▸ **Passage**:
++++++
Brooklyn Nets Should Be Happy They Didn't Get Dwight Howard
Howard is infamous at this point in his career for single-handedly changing the atmosphere of the Orlando Magic. At first, it was his demanding that the Magic brass fire Stan Van Gundy.
He claimed the only way he'd stay in Orlando was if he was given a new coach. Then, his trade demands came to the forefront. In short, Howard destroyed the morale of the Magic last season.
There's no need to have that on your team, and Nets owner Mikhail Prokhorov should be pleased he doesn't have to deal with that nonsense.
It would have taken a ton to acquire Howard—likely MarShon Brooks, Brook Lopez and several draft picks. Even for a player of Howard's caliber, this represents a huge package to give up in any deal.
The pieces that would have been given up have been valuable contributors this season—especially Lopez.
Lopez has arguably outperformed Howard thus far in the 2012-13 season.
Let's take a look at the numbers.
Lopez has dropped 18.6 points, grabbed 7.3 rebounds, shot 52.3 percent from the floor and converted nearly 74 percent of his free throws. He was also just named as the All-Star replacement for Boston Celtics guard Rajon Rondo (per Royce Young of CBSSports.com).
He also boasts a strong player efficiency rating (PER) of 25.23.
Howard, on the other hand, is having arguably one of the worst seasons of his eight-year NBA career.
He's scoring just 16.7 points, grabbing 11.8 boards, shooting 58 percent from the field and converting an atrocious 49.6 percent of his free throws. His PER is 19.79.
Howard does have the upper hand in rebounds, but his ridiculously low conversion rate from the free-throw line gives Lopez the advantage in the head-to-head comparison.
Lopez has been a bigger impact on the Nets than Howard has been on the Lakers—I think that much is clear. Why, then, are the Nets reportedly still interested in bringing "D12" to Brooklyn (per Jarrod Rudolph of RealGM)?
Apparently, the Nets front office feels as if a combination of Deron Williams, Joe Johnson and Howard would be a huge improvement over their current alignment. They believe this so strongly that they're searching for a third team to make facilitating a deal with the Los Angeles Lakers easier.
The proposed three-team deal would have included the Minnesota Timberwolves and Kevin Love (that is, before he broke his hand). The three teams would have done a big-man version of musical chairs—Howard to Brooklyn, Love to Los Angeles and Lopez to Minnesota.
++++++
▸ **Collected data**:
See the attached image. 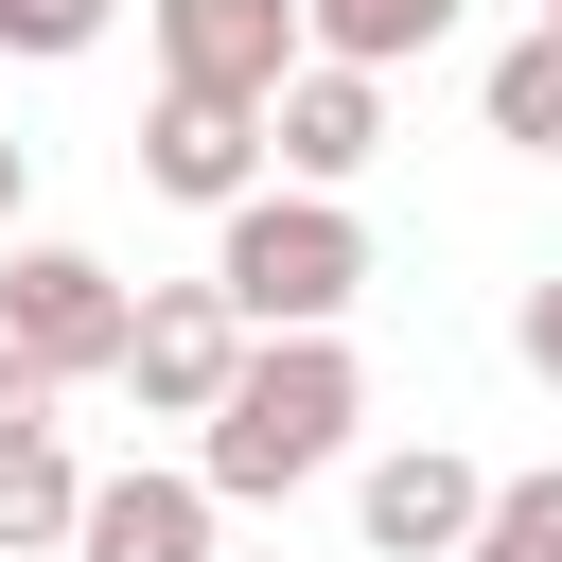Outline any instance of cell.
<instances>
[{
	"instance_id": "4fadbf2b",
	"label": "cell",
	"mask_w": 562,
	"mask_h": 562,
	"mask_svg": "<svg viewBox=\"0 0 562 562\" xmlns=\"http://www.w3.org/2000/svg\"><path fill=\"white\" fill-rule=\"evenodd\" d=\"M457 562H562V474H492L474 527H457Z\"/></svg>"
},
{
	"instance_id": "2e32d148",
	"label": "cell",
	"mask_w": 562,
	"mask_h": 562,
	"mask_svg": "<svg viewBox=\"0 0 562 562\" xmlns=\"http://www.w3.org/2000/svg\"><path fill=\"white\" fill-rule=\"evenodd\" d=\"M35 422H53V369H35V351H0V439H35Z\"/></svg>"
},
{
	"instance_id": "3957f363",
	"label": "cell",
	"mask_w": 562,
	"mask_h": 562,
	"mask_svg": "<svg viewBox=\"0 0 562 562\" xmlns=\"http://www.w3.org/2000/svg\"><path fill=\"white\" fill-rule=\"evenodd\" d=\"M123 263L105 246H53V228H0V351H35L53 386H105V351H123Z\"/></svg>"
},
{
	"instance_id": "52a82bcc",
	"label": "cell",
	"mask_w": 562,
	"mask_h": 562,
	"mask_svg": "<svg viewBox=\"0 0 562 562\" xmlns=\"http://www.w3.org/2000/svg\"><path fill=\"white\" fill-rule=\"evenodd\" d=\"M70 562H211V474L140 457V474H88L70 492Z\"/></svg>"
},
{
	"instance_id": "e0dca14e",
	"label": "cell",
	"mask_w": 562,
	"mask_h": 562,
	"mask_svg": "<svg viewBox=\"0 0 562 562\" xmlns=\"http://www.w3.org/2000/svg\"><path fill=\"white\" fill-rule=\"evenodd\" d=\"M18 193H35V140H0V228H18Z\"/></svg>"
},
{
	"instance_id": "9c48e42d",
	"label": "cell",
	"mask_w": 562,
	"mask_h": 562,
	"mask_svg": "<svg viewBox=\"0 0 562 562\" xmlns=\"http://www.w3.org/2000/svg\"><path fill=\"white\" fill-rule=\"evenodd\" d=\"M140 176H158L176 211H228V193L263 176V105H211V88H158V105H140Z\"/></svg>"
},
{
	"instance_id": "5b68a950",
	"label": "cell",
	"mask_w": 562,
	"mask_h": 562,
	"mask_svg": "<svg viewBox=\"0 0 562 562\" xmlns=\"http://www.w3.org/2000/svg\"><path fill=\"white\" fill-rule=\"evenodd\" d=\"M228 351H246V316H228L211 281H158V299H123V351H105V386H140V422H211Z\"/></svg>"
},
{
	"instance_id": "277c9868",
	"label": "cell",
	"mask_w": 562,
	"mask_h": 562,
	"mask_svg": "<svg viewBox=\"0 0 562 562\" xmlns=\"http://www.w3.org/2000/svg\"><path fill=\"white\" fill-rule=\"evenodd\" d=\"M263 158H281L299 193H351V176L386 158V70H351V53H299V70L263 88Z\"/></svg>"
},
{
	"instance_id": "9a60e30c",
	"label": "cell",
	"mask_w": 562,
	"mask_h": 562,
	"mask_svg": "<svg viewBox=\"0 0 562 562\" xmlns=\"http://www.w3.org/2000/svg\"><path fill=\"white\" fill-rule=\"evenodd\" d=\"M509 351H527V386L562 404V281H527V299H509Z\"/></svg>"
},
{
	"instance_id": "ba28073f",
	"label": "cell",
	"mask_w": 562,
	"mask_h": 562,
	"mask_svg": "<svg viewBox=\"0 0 562 562\" xmlns=\"http://www.w3.org/2000/svg\"><path fill=\"white\" fill-rule=\"evenodd\" d=\"M474 457L457 439H404V457H369V492H351V527H369V562H457V527H474Z\"/></svg>"
},
{
	"instance_id": "7c38bea8",
	"label": "cell",
	"mask_w": 562,
	"mask_h": 562,
	"mask_svg": "<svg viewBox=\"0 0 562 562\" xmlns=\"http://www.w3.org/2000/svg\"><path fill=\"white\" fill-rule=\"evenodd\" d=\"M439 35H457V0H299V53H351V70H404Z\"/></svg>"
},
{
	"instance_id": "6da1fadb",
	"label": "cell",
	"mask_w": 562,
	"mask_h": 562,
	"mask_svg": "<svg viewBox=\"0 0 562 562\" xmlns=\"http://www.w3.org/2000/svg\"><path fill=\"white\" fill-rule=\"evenodd\" d=\"M351 422H369L351 334H246L228 386H211V422H193V474H211V509H281L299 474L351 457Z\"/></svg>"
},
{
	"instance_id": "8fae6325",
	"label": "cell",
	"mask_w": 562,
	"mask_h": 562,
	"mask_svg": "<svg viewBox=\"0 0 562 562\" xmlns=\"http://www.w3.org/2000/svg\"><path fill=\"white\" fill-rule=\"evenodd\" d=\"M70 492H88V474H70V439H53V422H35V439H0V562H53V544H70Z\"/></svg>"
},
{
	"instance_id": "7a4b0ae2",
	"label": "cell",
	"mask_w": 562,
	"mask_h": 562,
	"mask_svg": "<svg viewBox=\"0 0 562 562\" xmlns=\"http://www.w3.org/2000/svg\"><path fill=\"white\" fill-rule=\"evenodd\" d=\"M211 299H228L246 334H334V316L369 299V228H351V193L246 176V193L211 211Z\"/></svg>"
},
{
	"instance_id": "8992f818",
	"label": "cell",
	"mask_w": 562,
	"mask_h": 562,
	"mask_svg": "<svg viewBox=\"0 0 562 562\" xmlns=\"http://www.w3.org/2000/svg\"><path fill=\"white\" fill-rule=\"evenodd\" d=\"M158 35V88H211V105H263L299 70V0H140Z\"/></svg>"
},
{
	"instance_id": "30bf717a",
	"label": "cell",
	"mask_w": 562,
	"mask_h": 562,
	"mask_svg": "<svg viewBox=\"0 0 562 562\" xmlns=\"http://www.w3.org/2000/svg\"><path fill=\"white\" fill-rule=\"evenodd\" d=\"M474 105H492V140H509V158H562V0L492 53V88H474Z\"/></svg>"
},
{
	"instance_id": "ac0fdd59",
	"label": "cell",
	"mask_w": 562,
	"mask_h": 562,
	"mask_svg": "<svg viewBox=\"0 0 562 562\" xmlns=\"http://www.w3.org/2000/svg\"><path fill=\"white\" fill-rule=\"evenodd\" d=\"M211 562H228V544H211Z\"/></svg>"
},
{
	"instance_id": "5bb4252c",
	"label": "cell",
	"mask_w": 562,
	"mask_h": 562,
	"mask_svg": "<svg viewBox=\"0 0 562 562\" xmlns=\"http://www.w3.org/2000/svg\"><path fill=\"white\" fill-rule=\"evenodd\" d=\"M105 18H123V0H0V53H35V70H53V53H88Z\"/></svg>"
}]
</instances>
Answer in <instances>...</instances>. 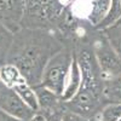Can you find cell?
I'll use <instances>...</instances> for the list:
<instances>
[{"label": "cell", "instance_id": "cell-1", "mask_svg": "<svg viewBox=\"0 0 121 121\" xmlns=\"http://www.w3.org/2000/svg\"><path fill=\"white\" fill-rule=\"evenodd\" d=\"M63 48V41L51 30L21 28L13 34L5 63L15 65L26 82L35 87L41 85L50 59Z\"/></svg>", "mask_w": 121, "mask_h": 121}, {"label": "cell", "instance_id": "cell-2", "mask_svg": "<svg viewBox=\"0 0 121 121\" xmlns=\"http://www.w3.org/2000/svg\"><path fill=\"white\" fill-rule=\"evenodd\" d=\"M92 36L93 34L90 39L74 44V53L81 72V84L76 95L65 102V109L90 120L108 104L103 95L104 78L92 48Z\"/></svg>", "mask_w": 121, "mask_h": 121}, {"label": "cell", "instance_id": "cell-3", "mask_svg": "<svg viewBox=\"0 0 121 121\" xmlns=\"http://www.w3.org/2000/svg\"><path fill=\"white\" fill-rule=\"evenodd\" d=\"M75 0H26L21 28L51 30L59 39L76 26L72 6Z\"/></svg>", "mask_w": 121, "mask_h": 121}, {"label": "cell", "instance_id": "cell-4", "mask_svg": "<svg viewBox=\"0 0 121 121\" xmlns=\"http://www.w3.org/2000/svg\"><path fill=\"white\" fill-rule=\"evenodd\" d=\"M74 57V48L70 46H64L62 51L55 55L47 63L41 80V85L55 93L62 96L70 73L72 62Z\"/></svg>", "mask_w": 121, "mask_h": 121}, {"label": "cell", "instance_id": "cell-5", "mask_svg": "<svg viewBox=\"0 0 121 121\" xmlns=\"http://www.w3.org/2000/svg\"><path fill=\"white\" fill-rule=\"evenodd\" d=\"M92 48L104 80L121 73V58L117 56L102 30L96 29L93 33Z\"/></svg>", "mask_w": 121, "mask_h": 121}, {"label": "cell", "instance_id": "cell-6", "mask_svg": "<svg viewBox=\"0 0 121 121\" xmlns=\"http://www.w3.org/2000/svg\"><path fill=\"white\" fill-rule=\"evenodd\" d=\"M0 109L19 121H29L35 114L11 87H4L0 92Z\"/></svg>", "mask_w": 121, "mask_h": 121}, {"label": "cell", "instance_id": "cell-7", "mask_svg": "<svg viewBox=\"0 0 121 121\" xmlns=\"http://www.w3.org/2000/svg\"><path fill=\"white\" fill-rule=\"evenodd\" d=\"M26 0H0V23L15 34L21 29Z\"/></svg>", "mask_w": 121, "mask_h": 121}, {"label": "cell", "instance_id": "cell-8", "mask_svg": "<svg viewBox=\"0 0 121 121\" xmlns=\"http://www.w3.org/2000/svg\"><path fill=\"white\" fill-rule=\"evenodd\" d=\"M39 102V112L43 114L51 113H63L65 110V102L62 99V96L55 93L53 91L39 85L34 87Z\"/></svg>", "mask_w": 121, "mask_h": 121}, {"label": "cell", "instance_id": "cell-9", "mask_svg": "<svg viewBox=\"0 0 121 121\" xmlns=\"http://www.w3.org/2000/svg\"><path fill=\"white\" fill-rule=\"evenodd\" d=\"M88 5L86 19L93 28H96L107 16L112 0H88Z\"/></svg>", "mask_w": 121, "mask_h": 121}, {"label": "cell", "instance_id": "cell-10", "mask_svg": "<svg viewBox=\"0 0 121 121\" xmlns=\"http://www.w3.org/2000/svg\"><path fill=\"white\" fill-rule=\"evenodd\" d=\"M80 84H81V72H80V68L78 64V60L74 53L73 57V62H72V68H70V73H69V78H68V82L65 86V90L62 95V99L64 102L72 99L80 87Z\"/></svg>", "mask_w": 121, "mask_h": 121}, {"label": "cell", "instance_id": "cell-11", "mask_svg": "<svg viewBox=\"0 0 121 121\" xmlns=\"http://www.w3.org/2000/svg\"><path fill=\"white\" fill-rule=\"evenodd\" d=\"M103 95L108 104L121 102V73L104 80Z\"/></svg>", "mask_w": 121, "mask_h": 121}, {"label": "cell", "instance_id": "cell-12", "mask_svg": "<svg viewBox=\"0 0 121 121\" xmlns=\"http://www.w3.org/2000/svg\"><path fill=\"white\" fill-rule=\"evenodd\" d=\"M0 79H1V81L6 87H11V88H13L16 85L26 82L21 72L15 65L7 64V63L0 67Z\"/></svg>", "mask_w": 121, "mask_h": 121}, {"label": "cell", "instance_id": "cell-13", "mask_svg": "<svg viewBox=\"0 0 121 121\" xmlns=\"http://www.w3.org/2000/svg\"><path fill=\"white\" fill-rule=\"evenodd\" d=\"M13 90L18 93V96L22 98V100L33 110L34 113L39 112V102H38V97H36L34 87H32L27 82H24V84L16 85L13 87Z\"/></svg>", "mask_w": 121, "mask_h": 121}, {"label": "cell", "instance_id": "cell-14", "mask_svg": "<svg viewBox=\"0 0 121 121\" xmlns=\"http://www.w3.org/2000/svg\"><path fill=\"white\" fill-rule=\"evenodd\" d=\"M121 18V0H112V5L104 17V19L100 22L95 29L97 30H104L109 27L116 24Z\"/></svg>", "mask_w": 121, "mask_h": 121}, {"label": "cell", "instance_id": "cell-15", "mask_svg": "<svg viewBox=\"0 0 121 121\" xmlns=\"http://www.w3.org/2000/svg\"><path fill=\"white\" fill-rule=\"evenodd\" d=\"M13 40V33L0 23V67L6 62V57Z\"/></svg>", "mask_w": 121, "mask_h": 121}, {"label": "cell", "instance_id": "cell-16", "mask_svg": "<svg viewBox=\"0 0 121 121\" xmlns=\"http://www.w3.org/2000/svg\"><path fill=\"white\" fill-rule=\"evenodd\" d=\"M102 32L108 39L110 45L113 46V48L115 50L117 56L121 58V24L116 23L112 27L102 30Z\"/></svg>", "mask_w": 121, "mask_h": 121}, {"label": "cell", "instance_id": "cell-17", "mask_svg": "<svg viewBox=\"0 0 121 121\" xmlns=\"http://www.w3.org/2000/svg\"><path fill=\"white\" fill-rule=\"evenodd\" d=\"M97 117L100 121H119L121 119V102L107 104Z\"/></svg>", "mask_w": 121, "mask_h": 121}, {"label": "cell", "instance_id": "cell-18", "mask_svg": "<svg viewBox=\"0 0 121 121\" xmlns=\"http://www.w3.org/2000/svg\"><path fill=\"white\" fill-rule=\"evenodd\" d=\"M62 121H91V120L78 113L70 112V110L65 109L64 113L62 114Z\"/></svg>", "mask_w": 121, "mask_h": 121}, {"label": "cell", "instance_id": "cell-19", "mask_svg": "<svg viewBox=\"0 0 121 121\" xmlns=\"http://www.w3.org/2000/svg\"><path fill=\"white\" fill-rule=\"evenodd\" d=\"M63 113H51V114H46V115L44 114V115L46 116L47 121H62V114Z\"/></svg>", "mask_w": 121, "mask_h": 121}, {"label": "cell", "instance_id": "cell-20", "mask_svg": "<svg viewBox=\"0 0 121 121\" xmlns=\"http://www.w3.org/2000/svg\"><path fill=\"white\" fill-rule=\"evenodd\" d=\"M0 121H19V120H17V119H15L12 116H10L9 114H6L4 112V110L0 109Z\"/></svg>", "mask_w": 121, "mask_h": 121}, {"label": "cell", "instance_id": "cell-21", "mask_svg": "<svg viewBox=\"0 0 121 121\" xmlns=\"http://www.w3.org/2000/svg\"><path fill=\"white\" fill-rule=\"evenodd\" d=\"M29 121H47V120H46V116H45L43 113L38 112V113H35V114L32 116V119H30Z\"/></svg>", "mask_w": 121, "mask_h": 121}, {"label": "cell", "instance_id": "cell-22", "mask_svg": "<svg viewBox=\"0 0 121 121\" xmlns=\"http://www.w3.org/2000/svg\"><path fill=\"white\" fill-rule=\"evenodd\" d=\"M5 87V85H4V82L1 81V79H0V92H1V91H3V88Z\"/></svg>", "mask_w": 121, "mask_h": 121}, {"label": "cell", "instance_id": "cell-23", "mask_svg": "<svg viewBox=\"0 0 121 121\" xmlns=\"http://www.w3.org/2000/svg\"><path fill=\"white\" fill-rule=\"evenodd\" d=\"M91 121H100L97 116H95V117H92V119H91Z\"/></svg>", "mask_w": 121, "mask_h": 121}, {"label": "cell", "instance_id": "cell-24", "mask_svg": "<svg viewBox=\"0 0 121 121\" xmlns=\"http://www.w3.org/2000/svg\"><path fill=\"white\" fill-rule=\"evenodd\" d=\"M117 23H119V24H121V18H120V21H119V22H117Z\"/></svg>", "mask_w": 121, "mask_h": 121}]
</instances>
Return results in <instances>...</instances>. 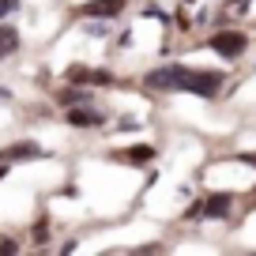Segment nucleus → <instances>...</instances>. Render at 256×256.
I'll return each mask as SVG.
<instances>
[{
  "instance_id": "f257e3e1",
  "label": "nucleus",
  "mask_w": 256,
  "mask_h": 256,
  "mask_svg": "<svg viewBox=\"0 0 256 256\" xmlns=\"http://www.w3.org/2000/svg\"><path fill=\"white\" fill-rule=\"evenodd\" d=\"M226 83H230V76H226L222 68H188V64H184L181 80H177V90H181V94H192V98H204V102H215L226 90Z\"/></svg>"
},
{
  "instance_id": "f03ea898",
  "label": "nucleus",
  "mask_w": 256,
  "mask_h": 256,
  "mask_svg": "<svg viewBox=\"0 0 256 256\" xmlns=\"http://www.w3.org/2000/svg\"><path fill=\"white\" fill-rule=\"evenodd\" d=\"M234 192H204L188 208L181 211L184 222H215V218H230L234 215Z\"/></svg>"
},
{
  "instance_id": "7ed1b4c3",
  "label": "nucleus",
  "mask_w": 256,
  "mask_h": 256,
  "mask_svg": "<svg viewBox=\"0 0 256 256\" xmlns=\"http://www.w3.org/2000/svg\"><path fill=\"white\" fill-rule=\"evenodd\" d=\"M204 46H208L211 53H218L222 60L238 64V60H245L252 38H248V30H241V26H218V30L208 34V42H204Z\"/></svg>"
},
{
  "instance_id": "20e7f679",
  "label": "nucleus",
  "mask_w": 256,
  "mask_h": 256,
  "mask_svg": "<svg viewBox=\"0 0 256 256\" xmlns=\"http://www.w3.org/2000/svg\"><path fill=\"white\" fill-rule=\"evenodd\" d=\"M110 158L113 162H120V166H132V170H144V166H151L154 158H158V147L154 144H128V147H117V151H110Z\"/></svg>"
},
{
  "instance_id": "39448f33",
  "label": "nucleus",
  "mask_w": 256,
  "mask_h": 256,
  "mask_svg": "<svg viewBox=\"0 0 256 256\" xmlns=\"http://www.w3.org/2000/svg\"><path fill=\"white\" fill-rule=\"evenodd\" d=\"M184 64L181 60H170V64H158L151 72H144V90H177V80H181Z\"/></svg>"
},
{
  "instance_id": "423d86ee",
  "label": "nucleus",
  "mask_w": 256,
  "mask_h": 256,
  "mask_svg": "<svg viewBox=\"0 0 256 256\" xmlns=\"http://www.w3.org/2000/svg\"><path fill=\"white\" fill-rule=\"evenodd\" d=\"M128 12V0H83L76 16L80 19H102V23H113L117 16Z\"/></svg>"
},
{
  "instance_id": "0eeeda50",
  "label": "nucleus",
  "mask_w": 256,
  "mask_h": 256,
  "mask_svg": "<svg viewBox=\"0 0 256 256\" xmlns=\"http://www.w3.org/2000/svg\"><path fill=\"white\" fill-rule=\"evenodd\" d=\"M64 120L72 128H106L110 124V113L98 110L94 102L90 106H68V110H64Z\"/></svg>"
},
{
  "instance_id": "6e6552de",
  "label": "nucleus",
  "mask_w": 256,
  "mask_h": 256,
  "mask_svg": "<svg viewBox=\"0 0 256 256\" xmlns=\"http://www.w3.org/2000/svg\"><path fill=\"white\" fill-rule=\"evenodd\" d=\"M56 102H60L64 110H68V106H90L94 102V90L83 87V83H68V87L56 90Z\"/></svg>"
},
{
  "instance_id": "1a4fd4ad",
  "label": "nucleus",
  "mask_w": 256,
  "mask_h": 256,
  "mask_svg": "<svg viewBox=\"0 0 256 256\" xmlns=\"http://www.w3.org/2000/svg\"><path fill=\"white\" fill-rule=\"evenodd\" d=\"M42 147L34 144V140H19V144H12V147H4L0 151V158H8V162H30V158H42Z\"/></svg>"
},
{
  "instance_id": "9d476101",
  "label": "nucleus",
  "mask_w": 256,
  "mask_h": 256,
  "mask_svg": "<svg viewBox=\"0 0 256 256\" xmlns=\"http://www.w3.org/2000/svg\"><path fill=\"white\" fill-rule=\"evenodd\" d=\"M19 49V30L12 23H0V60H4V56H12Z\"/></svg>"
},
{
  "instance_id": "9b49d317",
  "label": "nucleus",
  "mask_w": 256,
  "mask_h": 256,
  "mask_svg": "<svg viewBox=\"0 0 256 256\" xmlns=\"http://www.w3.org/2000/svg\"><path fill=\"white\" fill-rule=\"evenodd\" d=\"M87 87H120V80H117L113 68H90V83Z\"/></svg>"
},
{
  "instance_id": "f8f14e48",
  "label": "nucleus",
  "mask_w": 256,
  "mask_h": 256,
  "mask_svg": "<svg viewBox=\"0 0 256 256\" xmlns=\"http://www.w3.org/2000/svg\"><path fill=\"white\" fill-rule=\"evenodd\" d=\"M64 83H83V87H87L90 83V64H72V68L64 72Z\"/></svg>"
},
{
  "instance_id": "ddd939ff",
  "label": "nucleus",
  "mask_w": 256,
  "mask_h": 256,
  "mask_svg": "<svg viewBox=\"0 0 256 256\" xmlns=\"http://www.w3.org/2000/svg\"><path fill=\"white\" fill-rule=\"evenodd\" d=\"M30 241H34L38 248H46V245H49V218H46V215H42L38 222H34V230H30Z\"/></svg>"
},
{
  "instance_id": "4468645a",
  "label": "nucleus",
  "mask_w": 256,
  "mask_h": 256,
  "mask_svg": "<svg viewBox=\"0 0 256 256\" xmlns=\"http://www.w3.org/2000/svg\"><path fill=\"white\" fill-rule=\"evenodd\" d=\"M174 19H177V30H181V34H188L192 26H196V19H192L188 12H184V4H181V8H177V12H174Z\"/></svg>"
},
{
  "instance_id": "2eb2a0df",
  "label": "nucleus",
  "mask_w": 256,
  "mask_h": 256,
  "mask_svg": "<svg viewBox=\"0 0 256 256\" xmlns=\"http://www.w3.org/2000/svg\"><path fill=\"white\" fill-rule=\"evenodd\" d=\"M248 4H252V0H226V4H222V12H226V16H245V12H248Z\"/></svg>"
},
{
  "instance_id": "dca6fc26",
  "label": "nucleus",
  "mask_w": 256,
  "mask_h": 256,
  "mask_svg": "<svg viewBox=\"0 0 256 256\" xmlns=\"http://www.w3.org/2000/svg\"><path fill=\"white\" fill-rule=\"evenodd\" d=\"M136 128H140L136 117H120V120H113V132H136Z\"/></svg>"
},
{
  "instance_id": "f3484780",
  "label": "nucleus",
  "mask_w": 256,
  "mask_h": 256,
  "mask_svg": "<svg viewBox=\"0 0 256 256\" xmlns=\"http://www.w3.org/2000/svg\"><path fill=\"white\" fill-rule=\"evenodd\" d=\"M162 248H166L162 241H147V245H136L132 252H140V256H144V252H162Z\"/></svg>"
},
{
  "instance_id": "a211bd4d",
  "label": "nucleus",
  "mask_w": 256,
  "mask_h": 256,
  "mask_svg": "<svg viewBox=\"0 0 256 256\" xmlns=\"http://www.w3.org/2000/svg\"><path fill=\"white\" fill-rule=\"evenodd\" d=\"M19 8V0H0V19L8 16V12H16Z\"/></svg>"
},
{
  "instance_id": "6ab92c4d",
  "label": "nucleus",
  "mask_w": 256,
  "mask_h": 256,
  "mask_svg": "<svg viewBox=\"0 0 256 256\" xmlns=\"http://www.w3.org/2000/svg\"><path fill=\"white\" fill-rule=\"evenodd\" d=\"M0 252H19V241H12V238H4V241H0Z\"/></svg>"
},
{
  "instance_id": "aec40b11",
  "label": "nucleus",
  "mask_w": 256,
  "mask_h": 256,
  "mask_svg": "<svg viewBox=\"0 0 256 256\" xmlns=\"http://www.w3.org/2000/svg\"><path fill=\"white\" fill-rule=\"evenodd\" d=\"M241 162H248V166H256V151H245V154H238Z\"/></svg>"
},
{
  "instance_id": "412c9836",
  "label": "nucleus",
  "mask_w": 256,
  "mask_h": 256,
  "mask_svg": "<svg viewBox=\"0 0 256 256\" xmlns=\"http://www.w3.org/2000/svg\"><path fill=\"white\" fill-rule=\"evenodd\" d=\"M8 170H12V162L4 158V162H0V181H4V177H8Z\"/></svg>"
},
{
  "instance_id": "4be33fe9",
  "label": "nucleus",
  "mask_w": 256,
  "mask_h": 256,
  "mask_svg": "<svg viewBox=\"0 0 256 256\" xmlns=\"http://www.w3.org/2000/svg\"><path fill=\"white\" fill-rule=\"evenodd\" d=\"M181 4H184V8H188V4H196V0H181Z\"/></svg>"
}]
</instances>
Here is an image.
++++++
▸ **What is asked**:
1. In the Dwight Howard article, which player did Lopez replace as an All-Star?
2. Rewrite the Dwight Howard article from "Lopez has arguably" to "PER is 19.79.", replacing "free throws" with "foul shots" each time it appears.

▸ **The responses**:
1. Boston Celtics guard Rajon Rondo.

2.
Lopez has arguably outperformed Howard thus far in the 2012-13 season.
Let's take a look at the numbers.
Lopez has dropped 18.6 points, grabbed 7.3 rebounds, shot 52.3 percent from the floor and converted nearly 74 percent of his foul shots. He was also just named as the All-Star replacement for Boston Celtics guard Rajon Rondo (per Royce Young of CBSSports.com).
He also boasts a strong player efficiency rating (PER) of 25.23.
Howard, on the other hand, is having arguably one of the worst seasons of his eight-year NBA career.
He's scoring just 16.7 points, grabbing 11.8 boards, shooting 58 percent from the field and converting an atrocious 49.6 percent of his foul shots. His PER is 19.79.